# Given problem
Rewrite the records below with "picture-taker" changed to "photographer" and everything else left as it is. Omit the pictures from your answer.

# Data supplied
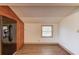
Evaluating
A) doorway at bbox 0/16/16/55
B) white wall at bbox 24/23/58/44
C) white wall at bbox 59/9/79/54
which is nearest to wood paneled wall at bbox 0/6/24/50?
doorway at bbox 0/16/16/55

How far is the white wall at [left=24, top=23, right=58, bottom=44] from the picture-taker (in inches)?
396

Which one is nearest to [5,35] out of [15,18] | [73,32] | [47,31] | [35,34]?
[15,18]

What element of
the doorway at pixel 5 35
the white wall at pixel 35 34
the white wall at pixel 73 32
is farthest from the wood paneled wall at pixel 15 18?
the white wall at pixel 73 32

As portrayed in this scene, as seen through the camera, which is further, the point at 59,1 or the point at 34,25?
the point at 34,25

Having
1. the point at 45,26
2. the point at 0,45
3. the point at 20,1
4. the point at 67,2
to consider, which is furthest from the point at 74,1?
the point at 45,26

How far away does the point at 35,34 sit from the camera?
10.2 metres

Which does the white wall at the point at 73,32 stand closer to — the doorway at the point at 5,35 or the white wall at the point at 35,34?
the doorway at the point at 5,35

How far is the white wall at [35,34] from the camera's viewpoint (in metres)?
10.1

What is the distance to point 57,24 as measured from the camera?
32.9 feet

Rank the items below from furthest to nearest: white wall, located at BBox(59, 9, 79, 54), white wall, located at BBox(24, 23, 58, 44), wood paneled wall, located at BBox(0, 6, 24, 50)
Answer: white wall, located at BBox(24, 23, 58, 44), white wall, located at BBox(59, 9, 79, 54), wood paneled wall, located at BBox(0, 6, 24, 50)

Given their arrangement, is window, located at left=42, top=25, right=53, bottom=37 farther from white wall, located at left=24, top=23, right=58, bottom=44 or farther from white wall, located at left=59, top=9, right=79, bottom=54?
white wall, located at left=59, top=9, right=79, bottom=54

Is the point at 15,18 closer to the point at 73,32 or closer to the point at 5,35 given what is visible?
the point at 5,35

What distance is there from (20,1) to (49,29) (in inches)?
356
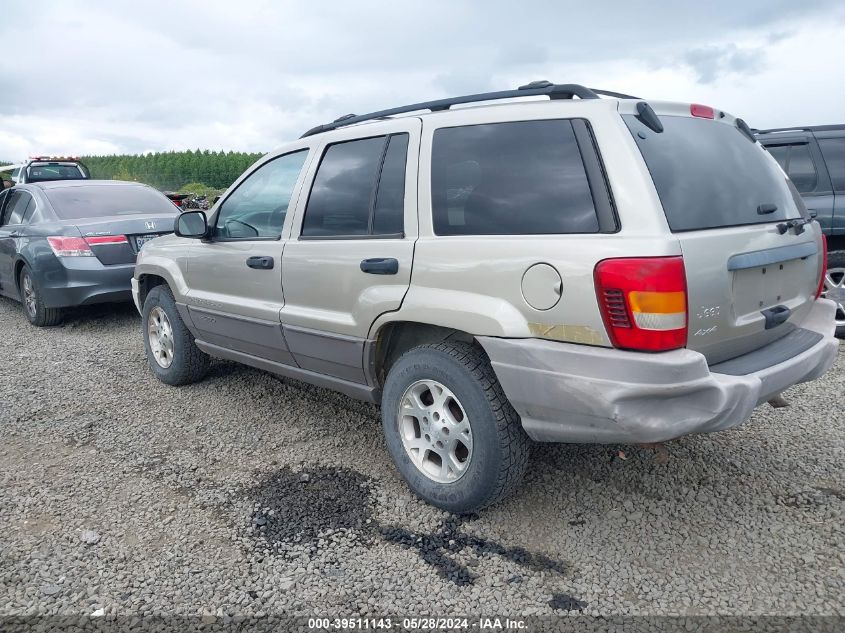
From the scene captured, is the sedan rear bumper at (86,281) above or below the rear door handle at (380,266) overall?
below

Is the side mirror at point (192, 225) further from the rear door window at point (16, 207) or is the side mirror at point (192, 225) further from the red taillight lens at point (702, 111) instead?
the rear door window at point (16, 207)

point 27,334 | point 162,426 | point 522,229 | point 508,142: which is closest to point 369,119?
point 508,142

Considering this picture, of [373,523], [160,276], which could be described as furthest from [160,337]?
[373,523]

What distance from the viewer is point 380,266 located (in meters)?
3.12

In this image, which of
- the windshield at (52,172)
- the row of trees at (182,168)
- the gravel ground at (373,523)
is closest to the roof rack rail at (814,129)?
the gravel ground at (373,523)

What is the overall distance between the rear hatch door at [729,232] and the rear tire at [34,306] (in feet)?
21.7

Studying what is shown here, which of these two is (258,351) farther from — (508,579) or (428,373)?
(508,579)

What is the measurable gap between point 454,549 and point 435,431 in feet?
1.72

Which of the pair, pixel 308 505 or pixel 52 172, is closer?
pixel 308 505

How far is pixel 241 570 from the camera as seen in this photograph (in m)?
2.66

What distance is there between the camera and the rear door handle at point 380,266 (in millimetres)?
3074

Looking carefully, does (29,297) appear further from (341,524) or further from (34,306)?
(341,524)

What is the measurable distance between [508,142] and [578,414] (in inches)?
47.4

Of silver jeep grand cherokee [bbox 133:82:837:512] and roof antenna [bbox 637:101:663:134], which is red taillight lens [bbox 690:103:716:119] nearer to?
silver jeep grand cherokee [bbox 133:82:837:512]
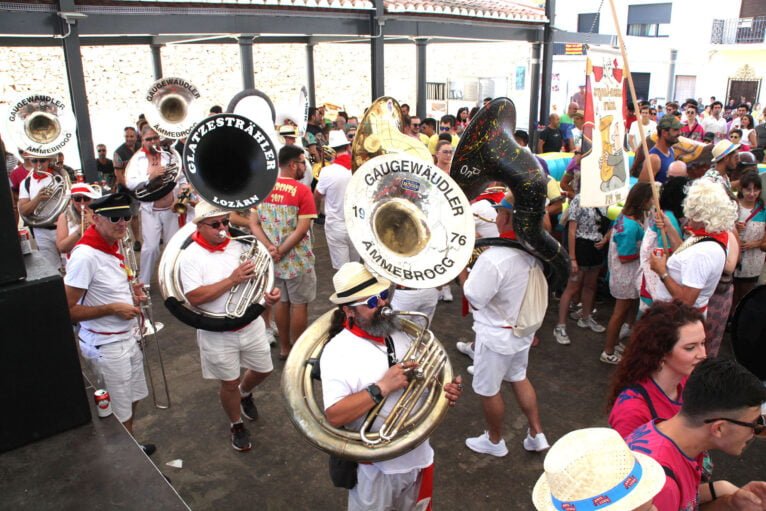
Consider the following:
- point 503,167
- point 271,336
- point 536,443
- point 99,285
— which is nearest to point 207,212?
point 99,285

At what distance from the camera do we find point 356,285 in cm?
295

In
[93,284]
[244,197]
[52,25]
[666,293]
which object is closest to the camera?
[93,284]

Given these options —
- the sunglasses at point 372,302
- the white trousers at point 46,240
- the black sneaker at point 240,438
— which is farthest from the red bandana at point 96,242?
the white trousers at point 46,240

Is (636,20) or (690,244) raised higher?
(636,20)

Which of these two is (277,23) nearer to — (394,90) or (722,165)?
(722,165)

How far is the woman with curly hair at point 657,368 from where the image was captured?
8.64ft

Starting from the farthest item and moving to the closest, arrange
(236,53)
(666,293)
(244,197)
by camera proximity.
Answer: (236,53)
(666,293)
(244,197)

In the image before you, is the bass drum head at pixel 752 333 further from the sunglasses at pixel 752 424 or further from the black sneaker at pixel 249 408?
the black sneaker at pixel 249 408

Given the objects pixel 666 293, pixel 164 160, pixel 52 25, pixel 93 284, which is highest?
pixel 52 25

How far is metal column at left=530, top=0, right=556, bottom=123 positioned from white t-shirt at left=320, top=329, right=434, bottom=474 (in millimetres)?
13091

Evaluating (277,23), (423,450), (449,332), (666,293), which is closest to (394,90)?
(277,23)

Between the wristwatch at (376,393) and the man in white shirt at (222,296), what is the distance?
5.32 ft

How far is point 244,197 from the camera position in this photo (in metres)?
4.09

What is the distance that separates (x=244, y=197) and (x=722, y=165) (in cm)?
585
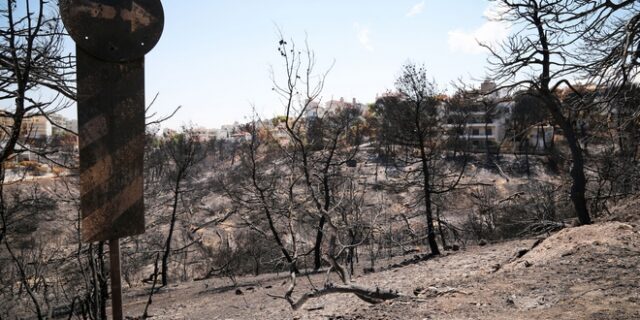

# Written reply
Evaluating
A) doorway at bbox 0/16/16/55
B) white wall at bbox 24/23/58/44
C) white wall at bbox 59/9/79/54
which is nearest to wood paneled wall at bbox 0/6/24/50?
doorway at bbox 0/16/16/55

How far is the white wall at [left=24, top=23, right=58, bottom=44] from the photographer (in inches)?
396

Which one is nearest to [5,35] out of [15,18] | [73,32] | [47,31] | [35,34]?
[15,18]

What element of
the doorway at pixel 5 35
the white wall at pixel 35 34
the white wall at pixel 73 32
is farthest from the wood paneled wall at pixel 15 18?
the white wall at pixel 73 32

As portrayed in this scene, as seen through the camera, which is further, the point at 59,1 or the point at 34,25?
the point at 34,25

Having
1. the point at 45,26
2. the point at 0,45
3. the point at 20,1
4. the point at 67,2
to consider, which is furthest from the point at 74,1?
the point at 45,26

How far away does the point at 35,34 sit from the camera?
10.2 metres

Which does the white wall at the point at 73,32 stand closer to — the doorway at the point at 5,35 or the white wall at the point at 35,34?
the doorway at the point at 5,35

How far is the white wall at [35,34] from the camera's viewpoint (in metres)?
10.1

What is the distance to point 57,24 as measured from the camera?
32.9 feet

Rank the items below from furthest to nearest: white wall, located at BBox(59, 9, 79, 54), white wall, located at BBox(24, 23, 58, 44), wood paneled wall, located at BBox(0, 6, 24, 50)
Answer: white wall, located at BBox(24, 23, 58, 44), white wall, located at BBox(59, 9, 79, 54), wood paneled wall, located at BBox(0, 6, 24, 50)

Given their arrangement, is window, located at left=42, top=25, right=53, bottom=37 farther from white wall, located at left=24, top=23, right=58, bottom=44 or farther from white wall, located at left=59, top=9, right=79, bottom=54?
white wall, located at left=59, top=9, right=79, bottom=54

Is the point at 15,18 closer to the point at 73,32 or closer to the point at 5,35 given what is visible?
the point at 5,35

What distance is there from (20,1) to (49,29) (in inches)?
356
From the scene captured, is the sedan rear bumper at (86,281) above or below the rear door handle at (380,266) overall?
below

Is the side mirror at point (192, 225) further from the rear door window at point (16, 207) or is the side mirror at point (192, 225) further from the red taillight lens at point (702, 111) instead?
the rear door window at point (16, 207)

point 27,334 | point 162,426 | point 522,229 | point 508,142: which is closest to point 369,119?
point 508,142

Considering this picture, of [373,523], [160,276], which could be described as furthest from [160,337]?
[373,523]

What distance from the viewer is point 380,266 located (in meters)?
3.12

In this image, which of
- the windshield at (52,172)
- the row of trees at (182,168)
- the gravel ground at (373,523)
is closest to the roof rack rail at (814,129)?
the gravel ground at (373,523)

What is the overall distance between the rear hatch door at [729,232] and the rear tire at [34,306] (in feet)?
21.7

Studying what is shown here, which of these two is (258,351) farther from — (508,579) or (428,373)?
(508,579)

What is the measurable gap between point 454,549 and point 435,431 in feet?
1.72

Which of the pair, pixel 308 505 or pixel 52 172, is closer?
pixel 308 505

How far is pixel 241 570 from the camera as seen in this photograph (in m)?
2.66

What distance is there between the camera and the rear door handle at point 380,266 (in millimetres)?
3074

Looking carefully, does (29,297) appear further from (341,524) or further from (34,306)?
(341,524)

What is the measurable distance between [508,142] and [578,414] (in inches)?
47.4

Of silver jeep grand cherokee [bbox 133:82:837:512] and roof antenna [bbox 637:101:663:134], which is red taillight lens [bbox 690:103:716:119] nearer to?
silver jeep grand cherokee [bbox 133:82:837:512]
Consider the following:
- point 503,167
- point 271,336
- point 536,443
- point 99,285
— which is nearest to point 207,212?
point 99,285

At what distance from the camera do we find point 356,285 in cm?
295

In
[93,284]
[244,197]
[52,25]
[666,293]
which object is closest to the camera?
[93,284]

Given these options —
- the sunglasses at point 372,302
- the white trousers at point 46,240
- the black sneaker at point 240,438
— which is farthest from the red bandana at point 96,242?
the white trousers at point 46,240

Is (636,20) or (690,244) raised higher?
(636,20)

Which of these two is (277,23) nearer to — (394,90) or (722,165)?
(722,165)

How far is the woman with curly hair at point 657,368 from where the image was captured?
8.64ft

Starting from the farthest item and moving to the closest, arrange
(236,53)
(666,293)
(244,197)
by camera proximity.
Answer: (236,53)
(666,293)
(244,197)

In the image before you, is the bass drum head at pixel 752 333 further from the sunglasses at pixel 752 424 or further from the black sneaker at pixel 249 408?
the black sneaker at pixel 249 408

Given the objects pixel 666 293, pixel 164 160, pixel 52 25, pixel 93 284, which is highest?
pixel 52 25

How far is metal column at left=530, top=0, right=556, bottom=123 positioned from white t-shirt at left=320, top=329, right=434, bottom=474 (in millimetres)?
13091

Evaluating (277,23), (423,450), (449,332), (666,293), which is closest to (394,90)?
(277,23)

Between the wristwatch at (376,393) and the man in white shirt at (222,296), what is the distance?
5.32 ft

How far is point 244,197 from the camera position in this photo (in metres)?
4.09

What is the distance that separates (x=244, y=197) and (x=722, y=165) (in cm)?
585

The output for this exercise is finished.